— Short problem 1 —
Reproduce the cupcake recipe below word for word, in its entirety.

— Text to read —
◇ ◇ ◇

Adapted from a recipe by Nigella Lawson

Ingredients
  • 125g butter at room temperature
  • 1/2 cup of caster sugar
  • 2 eggs at room temperature
  • 3/4 cup all purpose flour
  • 1/2 teaspoon of baking soda
  • 1 teaspoon of baking powder
  • 2 teaspoons of vanilla extract
  • 2 to 3 tablespoons of milk

Method

  1. Preheat oven to 200C (400f) and line a 12 hole muffin tin with cupcake cases.
  2. Put all the ingredients except the milk into a food processor and blitz until smooth.  Pulse while adding the milk down the funnel to make a smooth dropping consistency.
  3. Divide the mixture between the cupcake cases and bake in the oven for 15 to 20 minutes. They should have risen and be golden on top.

◇ ◇ ◇

— Material for this exercise —
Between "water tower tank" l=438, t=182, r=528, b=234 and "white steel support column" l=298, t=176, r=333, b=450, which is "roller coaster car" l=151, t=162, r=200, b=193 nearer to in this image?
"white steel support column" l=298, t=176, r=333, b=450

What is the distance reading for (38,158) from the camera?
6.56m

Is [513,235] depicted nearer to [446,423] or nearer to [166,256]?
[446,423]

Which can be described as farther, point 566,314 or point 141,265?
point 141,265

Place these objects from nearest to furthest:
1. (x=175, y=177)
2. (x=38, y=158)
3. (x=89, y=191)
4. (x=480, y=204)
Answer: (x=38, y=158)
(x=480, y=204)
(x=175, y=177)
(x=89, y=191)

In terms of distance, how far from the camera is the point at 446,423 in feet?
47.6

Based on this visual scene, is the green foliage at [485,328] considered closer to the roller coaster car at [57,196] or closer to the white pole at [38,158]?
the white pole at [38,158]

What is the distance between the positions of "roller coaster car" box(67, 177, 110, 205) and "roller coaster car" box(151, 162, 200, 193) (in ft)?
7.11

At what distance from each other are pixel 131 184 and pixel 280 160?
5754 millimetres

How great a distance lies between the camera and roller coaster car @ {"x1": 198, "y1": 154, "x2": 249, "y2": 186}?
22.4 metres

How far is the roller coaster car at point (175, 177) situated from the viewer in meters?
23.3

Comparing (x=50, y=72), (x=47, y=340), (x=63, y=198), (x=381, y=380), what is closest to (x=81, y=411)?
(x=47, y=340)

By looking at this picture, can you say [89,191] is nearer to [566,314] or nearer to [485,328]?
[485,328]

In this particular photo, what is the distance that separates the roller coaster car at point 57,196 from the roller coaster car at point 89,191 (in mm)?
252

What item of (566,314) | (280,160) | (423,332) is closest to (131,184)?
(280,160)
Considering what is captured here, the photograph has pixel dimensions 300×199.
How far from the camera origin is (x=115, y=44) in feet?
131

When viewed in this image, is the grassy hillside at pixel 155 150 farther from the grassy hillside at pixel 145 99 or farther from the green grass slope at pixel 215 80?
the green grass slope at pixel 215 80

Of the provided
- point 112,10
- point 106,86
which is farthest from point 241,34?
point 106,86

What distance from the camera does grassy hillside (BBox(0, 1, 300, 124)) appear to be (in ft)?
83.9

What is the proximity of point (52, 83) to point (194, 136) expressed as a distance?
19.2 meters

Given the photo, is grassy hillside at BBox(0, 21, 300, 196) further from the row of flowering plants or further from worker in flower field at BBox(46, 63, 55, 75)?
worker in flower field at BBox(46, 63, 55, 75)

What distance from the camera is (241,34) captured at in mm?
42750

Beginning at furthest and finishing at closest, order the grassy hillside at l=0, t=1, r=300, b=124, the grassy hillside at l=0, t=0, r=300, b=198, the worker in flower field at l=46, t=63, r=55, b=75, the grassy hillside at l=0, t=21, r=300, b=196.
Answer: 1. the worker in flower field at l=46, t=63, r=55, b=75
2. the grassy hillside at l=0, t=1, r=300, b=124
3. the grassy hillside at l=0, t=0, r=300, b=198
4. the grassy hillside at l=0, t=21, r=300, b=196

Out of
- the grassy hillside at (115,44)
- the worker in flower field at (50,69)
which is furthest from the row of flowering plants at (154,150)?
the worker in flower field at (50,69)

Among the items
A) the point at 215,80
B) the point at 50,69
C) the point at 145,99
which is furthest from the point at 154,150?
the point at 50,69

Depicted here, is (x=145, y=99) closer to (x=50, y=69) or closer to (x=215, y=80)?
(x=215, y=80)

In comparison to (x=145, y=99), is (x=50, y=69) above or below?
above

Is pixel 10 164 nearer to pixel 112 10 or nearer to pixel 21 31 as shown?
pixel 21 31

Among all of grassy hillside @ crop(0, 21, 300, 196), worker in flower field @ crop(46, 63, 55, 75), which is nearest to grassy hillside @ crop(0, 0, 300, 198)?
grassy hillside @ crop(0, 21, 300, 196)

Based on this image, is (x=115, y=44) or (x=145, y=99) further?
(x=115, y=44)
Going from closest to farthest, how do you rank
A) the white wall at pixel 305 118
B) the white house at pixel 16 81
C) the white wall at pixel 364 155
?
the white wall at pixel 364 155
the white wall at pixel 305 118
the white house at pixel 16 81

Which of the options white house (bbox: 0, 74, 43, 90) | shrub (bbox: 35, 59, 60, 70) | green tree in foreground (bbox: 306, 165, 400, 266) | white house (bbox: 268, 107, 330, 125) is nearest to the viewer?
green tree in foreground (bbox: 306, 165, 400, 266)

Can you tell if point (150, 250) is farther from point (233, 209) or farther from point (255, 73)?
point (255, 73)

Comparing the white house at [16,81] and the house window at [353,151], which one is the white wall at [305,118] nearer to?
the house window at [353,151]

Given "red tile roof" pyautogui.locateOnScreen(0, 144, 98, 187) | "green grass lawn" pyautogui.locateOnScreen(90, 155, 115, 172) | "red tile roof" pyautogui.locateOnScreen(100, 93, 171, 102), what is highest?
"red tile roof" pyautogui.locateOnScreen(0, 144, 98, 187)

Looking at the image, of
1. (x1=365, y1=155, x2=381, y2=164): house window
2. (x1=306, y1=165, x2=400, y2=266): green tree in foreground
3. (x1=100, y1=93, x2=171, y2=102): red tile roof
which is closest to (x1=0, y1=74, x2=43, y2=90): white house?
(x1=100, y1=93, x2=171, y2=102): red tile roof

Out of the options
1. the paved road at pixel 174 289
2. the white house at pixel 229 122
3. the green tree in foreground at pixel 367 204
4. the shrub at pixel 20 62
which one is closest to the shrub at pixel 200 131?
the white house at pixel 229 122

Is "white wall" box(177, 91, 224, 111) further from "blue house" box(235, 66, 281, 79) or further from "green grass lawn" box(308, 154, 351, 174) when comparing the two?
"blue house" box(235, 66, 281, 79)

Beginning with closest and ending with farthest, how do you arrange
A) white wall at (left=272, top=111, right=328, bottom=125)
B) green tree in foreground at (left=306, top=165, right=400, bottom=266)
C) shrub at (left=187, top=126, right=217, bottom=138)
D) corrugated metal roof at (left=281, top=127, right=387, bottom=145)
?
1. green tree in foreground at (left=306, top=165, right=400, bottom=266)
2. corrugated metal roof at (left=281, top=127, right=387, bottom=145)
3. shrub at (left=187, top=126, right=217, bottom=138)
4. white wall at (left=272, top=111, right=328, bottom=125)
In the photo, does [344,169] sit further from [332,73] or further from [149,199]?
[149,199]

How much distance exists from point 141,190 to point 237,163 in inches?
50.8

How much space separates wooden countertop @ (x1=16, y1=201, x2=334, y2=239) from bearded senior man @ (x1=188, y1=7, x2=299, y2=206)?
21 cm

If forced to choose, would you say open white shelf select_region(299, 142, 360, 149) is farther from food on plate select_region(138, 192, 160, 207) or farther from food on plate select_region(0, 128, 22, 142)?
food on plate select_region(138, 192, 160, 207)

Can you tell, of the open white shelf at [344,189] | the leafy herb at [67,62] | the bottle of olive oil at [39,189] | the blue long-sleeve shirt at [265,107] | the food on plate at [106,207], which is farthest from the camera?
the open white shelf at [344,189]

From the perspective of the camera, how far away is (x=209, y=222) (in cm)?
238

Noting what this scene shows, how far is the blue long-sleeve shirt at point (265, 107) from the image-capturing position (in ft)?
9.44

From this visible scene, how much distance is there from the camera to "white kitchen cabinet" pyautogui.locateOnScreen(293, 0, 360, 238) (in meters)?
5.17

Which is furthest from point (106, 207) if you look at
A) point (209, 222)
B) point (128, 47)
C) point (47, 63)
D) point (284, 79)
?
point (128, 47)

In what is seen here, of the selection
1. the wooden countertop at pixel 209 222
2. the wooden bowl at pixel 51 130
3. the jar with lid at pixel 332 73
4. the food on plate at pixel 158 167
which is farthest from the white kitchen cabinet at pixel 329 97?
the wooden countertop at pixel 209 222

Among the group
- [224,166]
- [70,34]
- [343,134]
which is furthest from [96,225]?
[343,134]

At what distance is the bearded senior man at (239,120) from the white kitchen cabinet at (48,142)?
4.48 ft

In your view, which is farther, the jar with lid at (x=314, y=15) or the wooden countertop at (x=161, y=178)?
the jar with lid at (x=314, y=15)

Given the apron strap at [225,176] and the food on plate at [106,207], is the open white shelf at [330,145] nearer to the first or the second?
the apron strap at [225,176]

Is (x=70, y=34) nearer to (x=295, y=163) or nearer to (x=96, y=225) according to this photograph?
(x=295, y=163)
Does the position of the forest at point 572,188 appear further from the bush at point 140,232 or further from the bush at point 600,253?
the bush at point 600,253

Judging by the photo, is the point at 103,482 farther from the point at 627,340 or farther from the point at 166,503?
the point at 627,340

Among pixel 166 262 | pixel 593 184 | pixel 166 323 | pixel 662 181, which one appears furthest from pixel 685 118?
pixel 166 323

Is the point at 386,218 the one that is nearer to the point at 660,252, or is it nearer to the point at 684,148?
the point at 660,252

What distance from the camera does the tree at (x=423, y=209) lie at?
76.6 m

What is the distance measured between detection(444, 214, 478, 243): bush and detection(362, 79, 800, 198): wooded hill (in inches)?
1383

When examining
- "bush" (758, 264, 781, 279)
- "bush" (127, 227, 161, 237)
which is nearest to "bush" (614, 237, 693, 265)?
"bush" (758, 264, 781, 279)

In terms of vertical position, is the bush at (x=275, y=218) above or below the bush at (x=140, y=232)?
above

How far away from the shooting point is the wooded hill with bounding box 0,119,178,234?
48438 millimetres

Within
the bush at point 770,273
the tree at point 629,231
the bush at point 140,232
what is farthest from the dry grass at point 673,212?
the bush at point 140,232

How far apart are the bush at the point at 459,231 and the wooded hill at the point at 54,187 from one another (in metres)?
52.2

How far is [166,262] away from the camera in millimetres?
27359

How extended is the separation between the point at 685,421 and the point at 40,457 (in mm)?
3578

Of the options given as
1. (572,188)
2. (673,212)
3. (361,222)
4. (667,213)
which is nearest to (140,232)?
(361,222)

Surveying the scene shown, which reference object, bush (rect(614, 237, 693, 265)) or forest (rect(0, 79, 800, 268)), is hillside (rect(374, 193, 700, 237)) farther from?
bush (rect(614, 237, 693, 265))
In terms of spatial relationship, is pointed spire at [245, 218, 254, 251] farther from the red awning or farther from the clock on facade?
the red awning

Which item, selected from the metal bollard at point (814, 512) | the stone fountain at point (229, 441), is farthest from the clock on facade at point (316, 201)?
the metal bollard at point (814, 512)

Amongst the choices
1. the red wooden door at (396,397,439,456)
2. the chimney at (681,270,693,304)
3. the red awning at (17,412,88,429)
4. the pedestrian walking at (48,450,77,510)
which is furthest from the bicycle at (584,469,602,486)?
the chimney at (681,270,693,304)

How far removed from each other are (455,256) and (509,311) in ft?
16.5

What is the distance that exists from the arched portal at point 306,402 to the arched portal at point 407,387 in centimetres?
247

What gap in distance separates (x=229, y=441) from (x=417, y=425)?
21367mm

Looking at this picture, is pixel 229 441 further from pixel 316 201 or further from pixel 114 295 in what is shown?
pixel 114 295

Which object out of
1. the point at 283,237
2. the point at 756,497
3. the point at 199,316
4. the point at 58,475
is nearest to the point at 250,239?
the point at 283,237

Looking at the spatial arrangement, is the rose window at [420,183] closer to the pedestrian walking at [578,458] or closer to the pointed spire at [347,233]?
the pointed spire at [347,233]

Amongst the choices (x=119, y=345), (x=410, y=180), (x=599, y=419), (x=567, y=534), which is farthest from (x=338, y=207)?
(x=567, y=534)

◇ ◇ ◇

— Short problem 2 —
From the entries above, pick out every line that contains the string "shelf" and copy each one. Matching is case-sensitive.

— Worked answer 1 —
Adapted from a recipe by Nigella Lawson

Ingredients
  • 125g butter at room temperature
  • 1/2 cup of caster sugar
  • 2 eggs at room temperature
  • 3/4 cup all purpose flour
  • 1/2 teaspoon of baking soda
  • 1 teaspoon of baking powder
  • 2 teaspoons of vanilla extract
  • 2 to 3 tablespoons of milk

Method

  1. Preheat oven to 200C (400f) and line a 12 hole muffin tin with cupcake cases.
  2. Put all the ingredients except the milk into a food processor and blitz until smooth.  Pulse while adding the milk down the funnel to make a smooth dropping consistency.
  3. Divide the mixture between the cupcake cases and bake in the oven for 15 to 20 minutes. They should have risen and be golden on top.

— Worked answer 2 —
If forced to choose, would you say open white shelf select_region(299, 142, 360, 149) is farther from food on plate select_region(138, 192, 160, 207) or farther from food on plate select_region(0, 128, 22, 142)?
Can you tell, of the open white shelf at [344,189] | the leafy herb at [67,62] | the bottle of olive oil at [39,189] | the blue long-sleeve shirt at [265,107] | the food on plate at [106,207], which is farthest from the camera?
the open white shelf at [344,189]
Given the apron strap at [225,176] and the food on plate at [106,207], is the open white shelf at [330,145] nearer to the first or the second?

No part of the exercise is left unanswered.